Мы долго молчали. Я смотрела на ее костлявые руки, ее умные ловкие пальцы и узоры для вазания. Смотрела на ее бледное спокойное лицо с гладкими чертами в обрамлении седых волос. Ни следа страдания. Даже если она страдала, думаю, ей удалось одержать величайший человеческий триумф - сдать с отличием жизненный экзамен. Жизнь ее не сломала. Что еще может сделать человек? Всё остальное - желания, недовольство - ничто в сравнении с этим. Вот что я себе говорила. Но в глубине души чувствовала, что не могу просто принять эту ситуацию. Так что сказала:
- Я не могу смириться с тем, что он несчастен. Если он не может быть счастлив со мной, надо отпустить его, пусть ищет счастье где-то в другом месте, с кем-то другим. С нею.
- С кем? - спросила свекровь, внимательно изучая швы своего вязания, словно в мире не существовало ничего более важного.
- С его истинной женой, - грубо ответила я. - Вы ведь знаете. Истинная. Единственная женщина, предназначенная для него.
- Что ты о ней знаешь? - спросила свекровь, говорила она спокойно, но не смотрела на меня.
Тут я снова смутилась. Всякий раз, споря с этими людьми, с матерью и сыном, я всегда себя чувствовала как ребенок, которого впустили в серьезное взрослое пространство жизни.
- О ком? - жадно спросила я. - О ком я должна знать?
- О ней, - осторожно ответила свекровь. - Об истинной жене, о которой ты говорила...о предназначенной ему.
- А что? Есть предназначенная ему? Она где-то существует? - спросила я очень громко.
Свекровь склонилась над вязанием, ответила тихо:
- Где-то всегда есть кто-то, кто предназначен.
Потом она замолчала. И больше никогда со мной об этом не говорила. Она была такой же, как ее сын, просто как отрезала.

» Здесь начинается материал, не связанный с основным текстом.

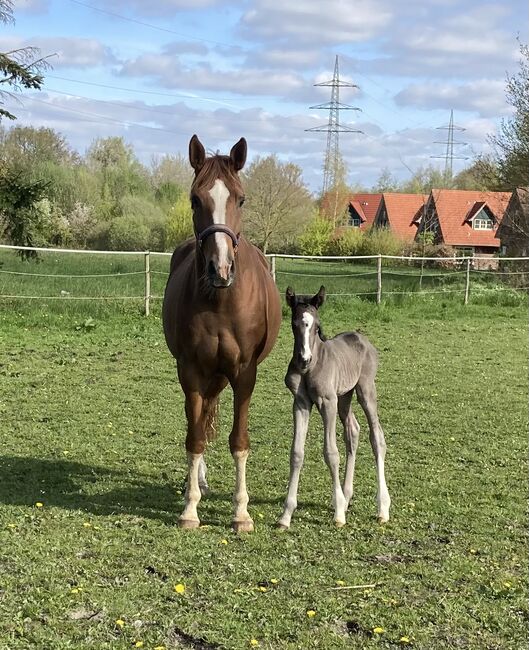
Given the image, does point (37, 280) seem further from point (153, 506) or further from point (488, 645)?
point (488, 645)

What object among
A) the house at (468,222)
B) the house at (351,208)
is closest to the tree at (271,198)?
the house at (351,208)

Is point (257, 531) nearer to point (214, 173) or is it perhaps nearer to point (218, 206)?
point (218, 206)

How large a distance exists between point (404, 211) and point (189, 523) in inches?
2117

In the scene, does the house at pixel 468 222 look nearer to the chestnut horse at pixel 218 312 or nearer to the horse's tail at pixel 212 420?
the horse's tail at pixel 212 420

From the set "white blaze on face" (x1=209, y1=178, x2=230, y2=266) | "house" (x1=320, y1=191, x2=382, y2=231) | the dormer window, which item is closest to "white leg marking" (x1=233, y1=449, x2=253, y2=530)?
"white blaze on face" (x1=209, y1=178, x2=230, y2=266)

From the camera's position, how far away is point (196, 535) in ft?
14.7

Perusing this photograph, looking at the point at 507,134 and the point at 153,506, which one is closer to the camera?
the point at 153,506

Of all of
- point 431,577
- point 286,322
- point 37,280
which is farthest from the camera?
point 37,280

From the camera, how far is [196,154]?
4.38 meters

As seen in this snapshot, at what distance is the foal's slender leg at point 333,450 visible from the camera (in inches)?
184

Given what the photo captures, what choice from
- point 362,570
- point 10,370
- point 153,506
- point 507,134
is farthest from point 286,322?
point 507,134

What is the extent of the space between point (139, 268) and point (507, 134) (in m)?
14.4

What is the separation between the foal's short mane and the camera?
14.0 ft

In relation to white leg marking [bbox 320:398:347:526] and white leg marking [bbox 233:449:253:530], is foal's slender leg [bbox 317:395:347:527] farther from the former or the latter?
white leg marking [bbox 233:449:253:530]
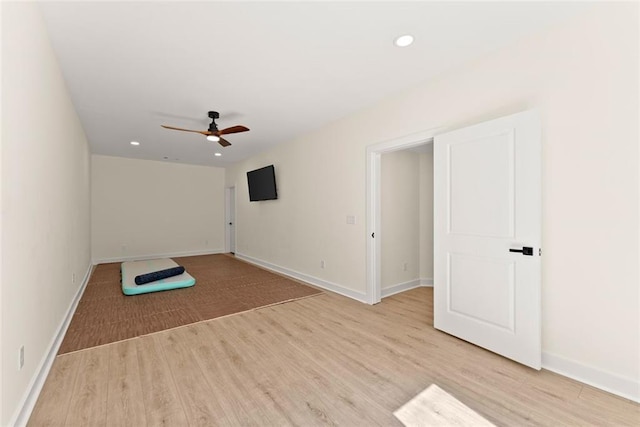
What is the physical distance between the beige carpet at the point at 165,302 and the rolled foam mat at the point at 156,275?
294 mm

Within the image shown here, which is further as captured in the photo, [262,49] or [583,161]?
[262,49]

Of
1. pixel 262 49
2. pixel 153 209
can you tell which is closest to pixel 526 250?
pixel 262 49

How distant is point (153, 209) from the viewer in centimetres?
727

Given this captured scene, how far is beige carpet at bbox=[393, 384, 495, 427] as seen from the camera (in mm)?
1585

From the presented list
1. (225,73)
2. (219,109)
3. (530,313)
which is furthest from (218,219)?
(530,313)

Но потом, через несколько дней после этого разговора, произошел кризис, а потом я выздоровела. Сначала мне сложно было ревновать всерьез, она ведь говорила в общих чертах, символически. Ну, конечно, всегда где-то живет истинная любовь, предназначенная тебе. 'Но как же я, какова моя роль?' - спросила я, выздоровев. Кто - его истинная жена, предназначенная ему жена, если не я? Где она живет? Как выглядит? Она моложе, чем я? Она блондинка? Что ей известно? Я была просто в ужасе.
Я была в панике. Я быстро выздоровела, вернулась домой, начала шить платья, поспешила к парикмахеру, начала играть в теннис, занялась плаваньем. Дома всё оказалось в порядке...настолько, что я подумала, что кто-то здесь жил, пока меня не было. Или тут было что-то еще: знаешь, осознание того, что моя жизнь последние несколько лет была относительно счастливой - несмотря на страдания, неприкаянность и всё, что мне казалось невыносимым, а теперь всё это прошло, всё было хорошо, лучше, чем когда-либо? Странное чувство. Всё в доме было на своих местах, но комнаты казались пустыми, словно по ним прошелся судебный пристав, словно самые важные предметы мебели осторожно и бережно куда-то перенесли. Конечно, дом наполняет не мебель, а чувства в сердцах людей.